A murder in the second-degree is also intention, Vogel said, without the same level of premeditation as first-degree murder. Manslaughter, meanwhile, is simply an unintentionally killing — still unlawful — though essentially an accident.
From a sentencing standpoint, the difference between the charges is significant. Manslaughter carries no mandatory minimum sentence, with a ceiling of 30 years. Second-degree murder carries of penalty of 10 years to life, with the possibility of parole.
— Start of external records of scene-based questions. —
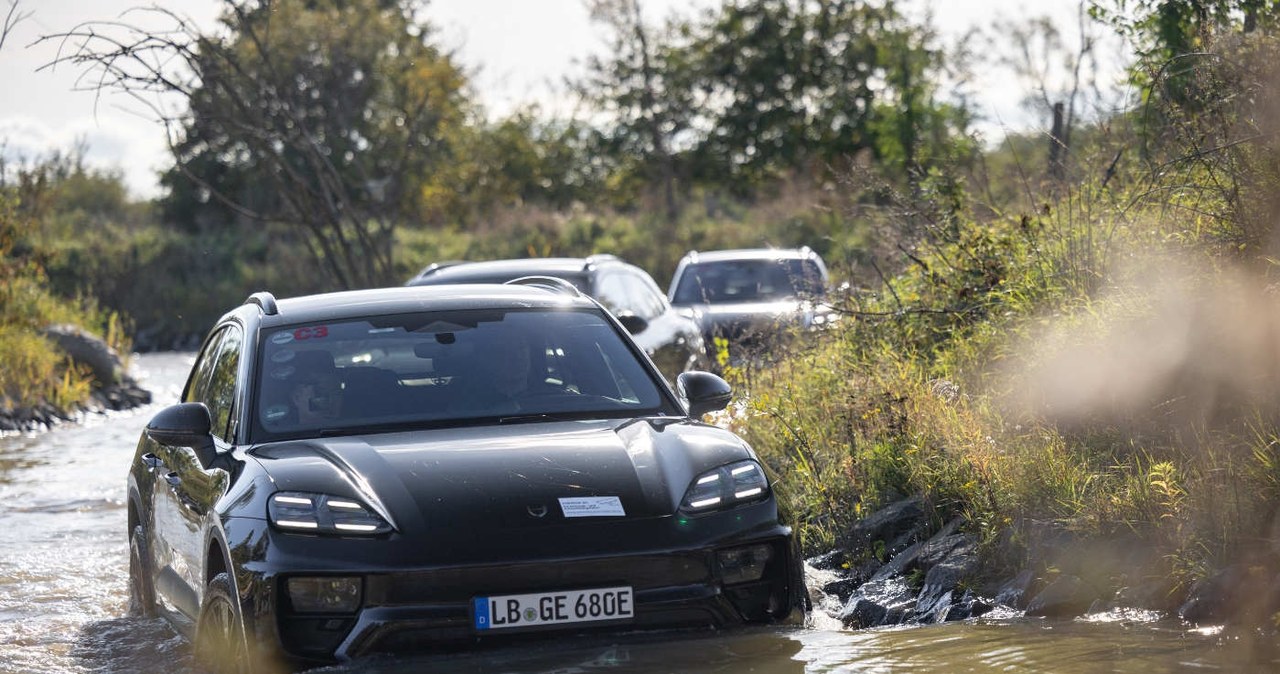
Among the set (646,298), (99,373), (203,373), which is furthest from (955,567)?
(99,373)

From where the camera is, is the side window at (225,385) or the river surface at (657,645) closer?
the river surface at (657,645)

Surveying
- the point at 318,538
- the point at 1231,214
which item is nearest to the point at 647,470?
the point at 318,538

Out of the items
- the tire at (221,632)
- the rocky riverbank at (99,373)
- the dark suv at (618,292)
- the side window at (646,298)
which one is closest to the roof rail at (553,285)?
the tire at (221,632)

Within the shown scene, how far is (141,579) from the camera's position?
7.84 metres

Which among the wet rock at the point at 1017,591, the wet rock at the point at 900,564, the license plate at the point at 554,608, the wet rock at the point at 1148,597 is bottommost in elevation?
the wet rock at the point at 900,564

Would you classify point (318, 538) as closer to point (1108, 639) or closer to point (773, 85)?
point (1108, 639)

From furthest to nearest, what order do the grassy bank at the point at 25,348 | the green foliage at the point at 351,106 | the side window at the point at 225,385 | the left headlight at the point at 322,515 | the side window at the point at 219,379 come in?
the green foliage at the point at 351,106 < the grassy bank at the point at 25,348 < the side window at the point at 219,379 < the side window at the point at 225,385 < the left headlight at the point at 322,515

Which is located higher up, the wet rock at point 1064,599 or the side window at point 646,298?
the side window at point 646,298

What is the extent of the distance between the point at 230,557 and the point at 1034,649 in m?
2.63

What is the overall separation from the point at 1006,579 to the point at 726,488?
1.80m

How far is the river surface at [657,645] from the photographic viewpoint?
215 inches

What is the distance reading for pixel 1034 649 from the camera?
5.89 m

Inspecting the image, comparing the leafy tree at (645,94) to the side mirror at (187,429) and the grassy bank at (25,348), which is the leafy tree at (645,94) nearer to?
the grassy bank at (25,348)

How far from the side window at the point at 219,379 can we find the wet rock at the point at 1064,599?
306 centimetres
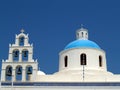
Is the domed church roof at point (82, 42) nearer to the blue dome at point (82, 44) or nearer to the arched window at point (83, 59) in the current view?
the blue dome at point (82, 44)

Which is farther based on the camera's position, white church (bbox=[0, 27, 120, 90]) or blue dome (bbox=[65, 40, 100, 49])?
blue dome (bbox=[65, 40, 100, 49])

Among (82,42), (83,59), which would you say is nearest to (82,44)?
(82,42)

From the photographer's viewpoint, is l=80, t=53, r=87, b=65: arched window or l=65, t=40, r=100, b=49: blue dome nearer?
l=80, t=53, r=87, b=65: arched window

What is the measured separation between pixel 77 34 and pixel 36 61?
23.0ft

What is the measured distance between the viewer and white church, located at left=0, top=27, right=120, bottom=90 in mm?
31672

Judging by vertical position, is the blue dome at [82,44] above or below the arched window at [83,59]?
above

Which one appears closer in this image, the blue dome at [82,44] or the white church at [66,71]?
the white church at [66,71]

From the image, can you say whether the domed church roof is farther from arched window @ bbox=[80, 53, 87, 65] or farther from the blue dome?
arched window @ bbox=[80, 53, 87, 65]

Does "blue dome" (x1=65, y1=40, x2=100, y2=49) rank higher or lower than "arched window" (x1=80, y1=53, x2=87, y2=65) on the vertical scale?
higher

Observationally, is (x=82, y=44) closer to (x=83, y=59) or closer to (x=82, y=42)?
(x=82, y=42)

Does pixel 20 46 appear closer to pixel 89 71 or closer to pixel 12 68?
pixel 12 68

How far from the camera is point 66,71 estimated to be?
34594 millimetres

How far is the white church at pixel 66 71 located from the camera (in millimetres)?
31672

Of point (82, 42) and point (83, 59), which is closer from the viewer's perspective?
point (83, 59)
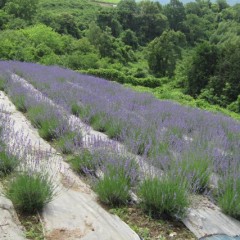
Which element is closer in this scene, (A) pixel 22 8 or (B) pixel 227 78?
(B) pixel 227 78

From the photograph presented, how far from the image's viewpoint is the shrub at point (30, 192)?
9.39 ft

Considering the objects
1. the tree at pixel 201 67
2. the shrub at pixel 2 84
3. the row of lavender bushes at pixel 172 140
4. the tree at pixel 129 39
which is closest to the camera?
the row of lavender bushes at pixel 172 140

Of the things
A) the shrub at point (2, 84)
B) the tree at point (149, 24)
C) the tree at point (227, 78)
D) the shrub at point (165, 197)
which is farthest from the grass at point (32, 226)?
the tree at point (149, 24)

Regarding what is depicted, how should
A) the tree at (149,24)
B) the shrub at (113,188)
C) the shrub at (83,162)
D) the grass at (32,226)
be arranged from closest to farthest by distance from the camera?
the grass at (32,226) → the shrub at (113,188) → the shrub at (83,162) → the tree at (149,24)

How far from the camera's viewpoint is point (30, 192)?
2.86 meters

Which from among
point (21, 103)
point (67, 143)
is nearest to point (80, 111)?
point (21, 103)

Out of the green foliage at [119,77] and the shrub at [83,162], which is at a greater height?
the shrub at [83,162]

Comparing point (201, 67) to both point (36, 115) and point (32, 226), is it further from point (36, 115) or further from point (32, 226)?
point (32, 226)

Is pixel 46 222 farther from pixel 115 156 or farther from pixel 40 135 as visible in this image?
pixel 40 135

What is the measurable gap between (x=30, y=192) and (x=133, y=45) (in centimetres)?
6396

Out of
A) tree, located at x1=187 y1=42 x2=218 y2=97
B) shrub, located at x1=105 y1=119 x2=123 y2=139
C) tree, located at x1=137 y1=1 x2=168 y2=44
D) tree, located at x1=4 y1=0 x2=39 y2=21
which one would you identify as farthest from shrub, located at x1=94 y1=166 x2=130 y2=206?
tree, located at x1=137 y1=1 x2=168 y2=44

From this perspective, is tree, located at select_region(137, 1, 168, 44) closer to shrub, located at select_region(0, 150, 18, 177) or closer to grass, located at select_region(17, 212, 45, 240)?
shrub, located at select_region(0, 150, 18, 177)

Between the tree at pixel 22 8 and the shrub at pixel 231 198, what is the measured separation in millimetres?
48852

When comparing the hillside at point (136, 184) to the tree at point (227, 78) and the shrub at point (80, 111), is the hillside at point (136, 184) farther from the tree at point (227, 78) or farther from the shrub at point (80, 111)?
the tree at point (227, 78)
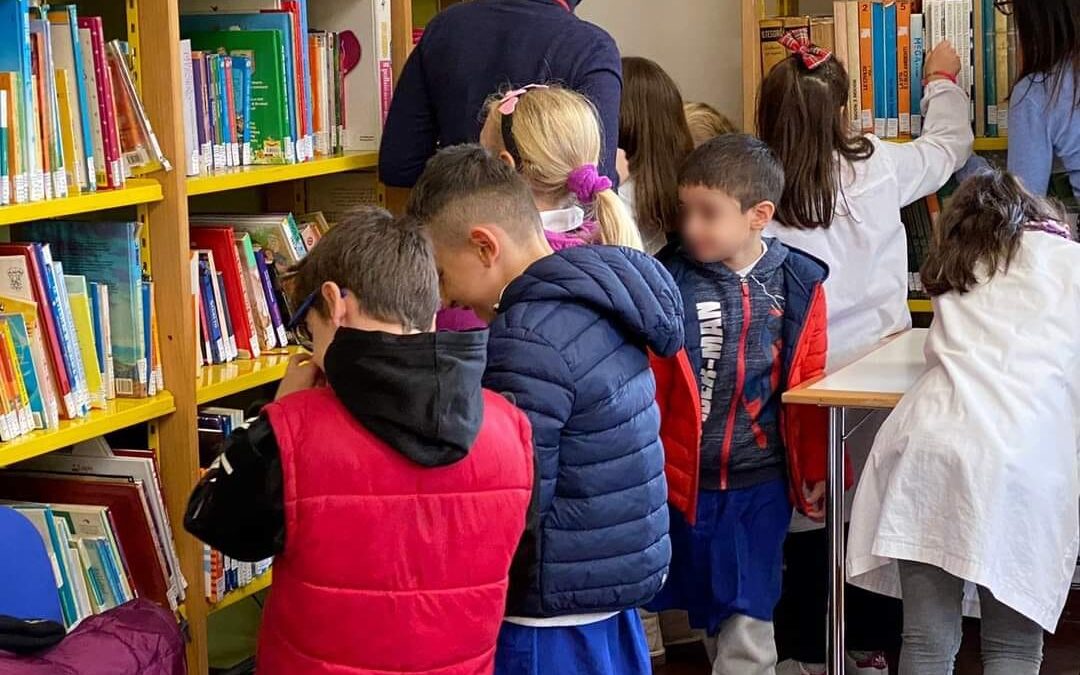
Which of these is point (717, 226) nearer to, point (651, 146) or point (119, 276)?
point (651, 146)

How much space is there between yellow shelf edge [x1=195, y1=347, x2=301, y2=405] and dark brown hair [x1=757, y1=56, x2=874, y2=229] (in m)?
1.10

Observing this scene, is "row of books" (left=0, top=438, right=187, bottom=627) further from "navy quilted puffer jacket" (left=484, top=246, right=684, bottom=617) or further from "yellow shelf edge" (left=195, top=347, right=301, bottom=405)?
"navy quilted puffer jacket" (left=484, top=246, right=684, bottom=617)

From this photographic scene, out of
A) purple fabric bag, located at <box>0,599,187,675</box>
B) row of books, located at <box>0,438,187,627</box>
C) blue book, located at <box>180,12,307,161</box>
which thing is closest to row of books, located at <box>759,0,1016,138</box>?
blue book, located at <box>180,12,307,161</box>

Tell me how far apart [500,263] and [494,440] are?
0.31m

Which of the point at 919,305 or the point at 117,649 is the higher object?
the point at 919,305

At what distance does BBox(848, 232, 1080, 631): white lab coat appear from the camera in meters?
2.46

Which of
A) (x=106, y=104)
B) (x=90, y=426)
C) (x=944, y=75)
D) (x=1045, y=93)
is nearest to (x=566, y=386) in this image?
(x=90, y=426)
Life is mandatory for convictions on first-degree murder, however. And if jurors were to return such a verdict against Delestre, they would be required to embark on a second round of deliberations to determine if the killing of T.J. were accompanied by certain “aggravating factors.”
If the answer to the latter question is yes, the judge would have the discretion of sentencing the defendant to life without parole, the harshest penalty on the books in a state without capital punishment.
Defense lawyer Robert Mann, in his arguments to jurors, has essentially invited them to convict Delestre of manslaughter.  The state, on the other hand, has vigorously framed the evidence as a case of first-degree murder, arguing that Delestre has minimized his involvement with a phony story to explain the boy’s  extensive and grievous injuries.
Eleven witnesses testified for the state during the trial, which is in its third week. Mann called five witnesses for the defense, including Delestre, who testified he accidentally harmed the boy by knocking him down a flight of stairs. Prosecutors contend the child was injured, at least in part, when Delestre hurled him across the living room after he had already been severely beaten by Bunnell.
As one rescue worker who testified for the state described the boy, T.J. was already unresponsive when  emergency crews answered a 911 call at the couple’s apartment on  the night of the beating, and the toddler, his face and body covered with bruises, appeared as if he had been in a boxing match. T.J. died the following day at Hasbro Children’s Hospital of multiple blunt force trauma, including severe bleeding and swelling of his brain, and a broken left thigh bone that caused a massive area of internal hemorrhaging.